* [Sobre a tarefa]: No texto sobre a Quaresma, o padre Dorn afirma que o deserto é, ao mesmo tempo, um lugar de quê?

=== Excerto para leitura ===

Randall Smith |
Estava a ler um maravilhoso
pequeno livro do meu amigo Chris Dorn, chamado “Following Jesus on the Way:Biblical Meditations on Lenten Themes”, à luz da vela, apesar da escuridão e do
frio, e lembrei-me de que a Quaresma é frequentemente comparada ao deserto,
tanto o deserto que o povo judeu atravessou durante quarenta anos antes de
poderem entrar na Terra Prometida e o deserto para onde Jesus foi durante
quarenta dias e quarenta noites de oração e jejum.
Como diz, e bem, o
padre Dorn, o deserto é ao mesmo tempo um lugar de purificação e de tentação.
Na verdade é pouco provável alguém conseguir atingir a purificação sem a
tentação, ainda que seja apenas a tentação de não se purificar.
O deserto também
tem os seus demónios. Nunca me apetece comer carne mais do que nas
sextas-feiras da Quaresma, tal como nunca tenho mais fome do que entre aquelas refeições ligeiras de Quarta-feira de Cinzas. Cristo venceu as suas tentações
no deserto, escolhendo o caminho da Cruz acima das tentações do dinheiro, poder
e prazer e também nós o devemos fazer.
“Os sinais dos
tempos” sugerem que os Cristãos possam ter de passar um bom bocado “no
deserto”. Só Deus sabe. Sabemos que nunca é fácil deixar para trás as
“panelas de carne do Egipto”. Mas na verdade só isso nos dá liberdade.
A questão que a Quaresma
nos obriga a enfrentar é esta: Estamos prontos? Estamos prontos para quarenta
anos no deserto? Sessenta anos de exílio na Babilónia? Estamos prontos a
abraçar o caminho da Cruz?
Muitos católicos
partem do princípio que podem continuar a ser católicos devotos e manter o
estatuto cultural e a riqueza de que gozam outros americanos. Mas será que é
assim? Será? A Quaresma convida-nos a perguntar-nos a nós mesmos o que é que
estamos dispostos a sacrificar para viver o chamamento do Evangelho. Um bom
emprego? Uma casa num bom bairro? O carro e a roupa que condizem com a classe
social com a qual gosto de me identificar? O meu estatuto social entre os meus
vizinhos?
Pede-se aos
católicos que “abdiquem” de coisas durante a Quaresma – alguma carne, talvez
doces ou aquela colher de natas no café. São boas observâncias pessoais. Mas
temos ainda outras obrigações públicas. “Dar esmola” é uma expressão dessa
obrigação, mas há outras.

=== Itens fornecidos ===

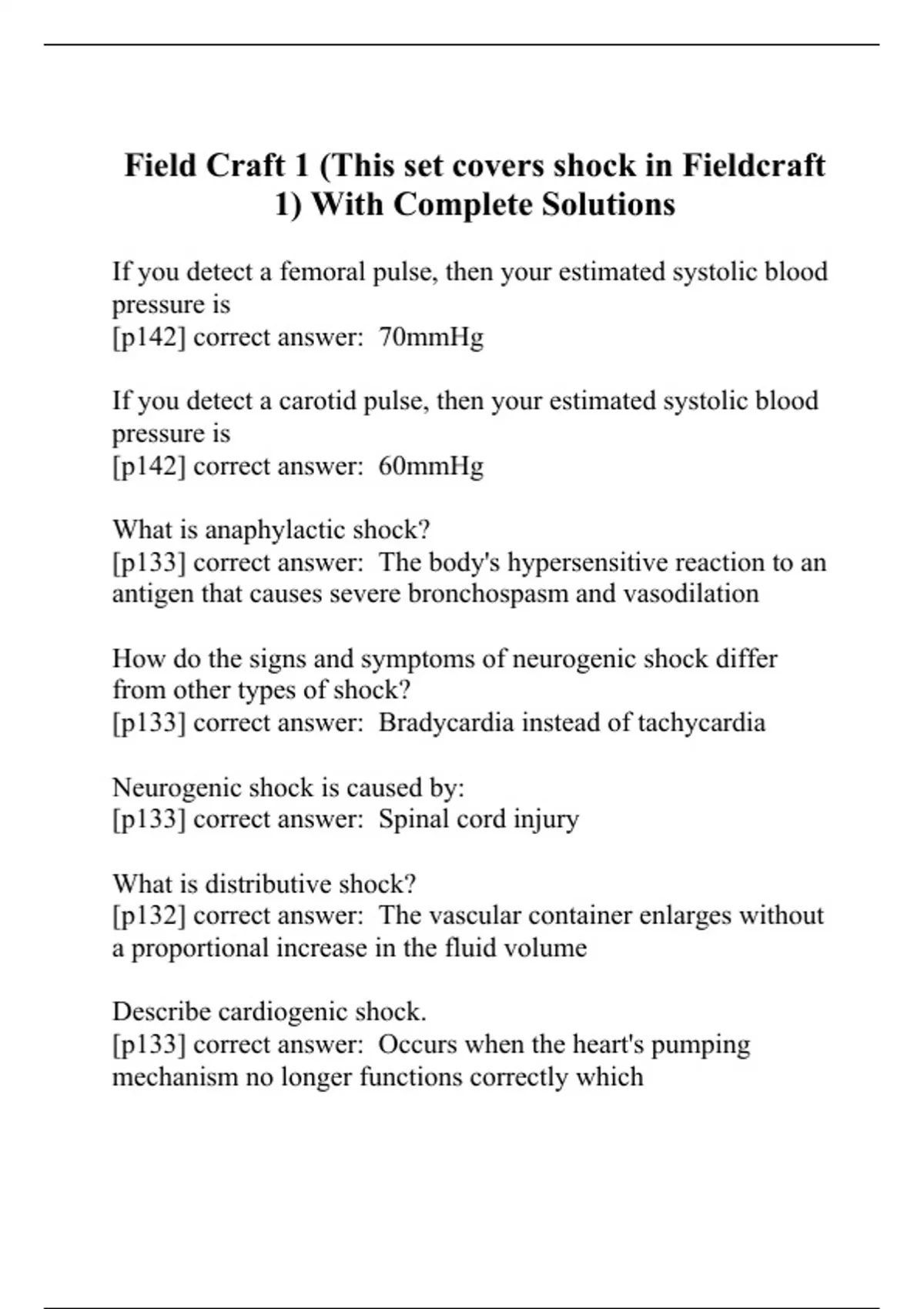 Field Craft 1 (This set covers shock in Fieldcraft 1) With Complete Solutions

If you detect a femoral pulse, then your estimated systolic blood pressure is
[p142] correct answer: 70mmHg

If you detect a carotid pulse, then your estimated systolic blood pressure is
[p142] correct answer: 60mmHg

What is anaphylactic shock?
[p133] correct answer: The body's hypersensitive reaction to an antigen that causes severe bronchospasm and vasodilation

How do the signs and symptoms of neurogenic shock differ from other types of shock?
[p133] correct answer: Bradycardia instead of tachycardia

Neurogenic shock is caused by:
[p133] correct answer: Spinal cord injury

What is distributive shock?
[p132] correct answer: The vascular container enlarges without a proportional increase in the fluid volume

Describe cardiogenic shock.
[p133] correct answer: Occurs when the heart's pumping mechanism no longer functions correctly which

===

* [Resultado da tarefa]: De purificação e de tentação.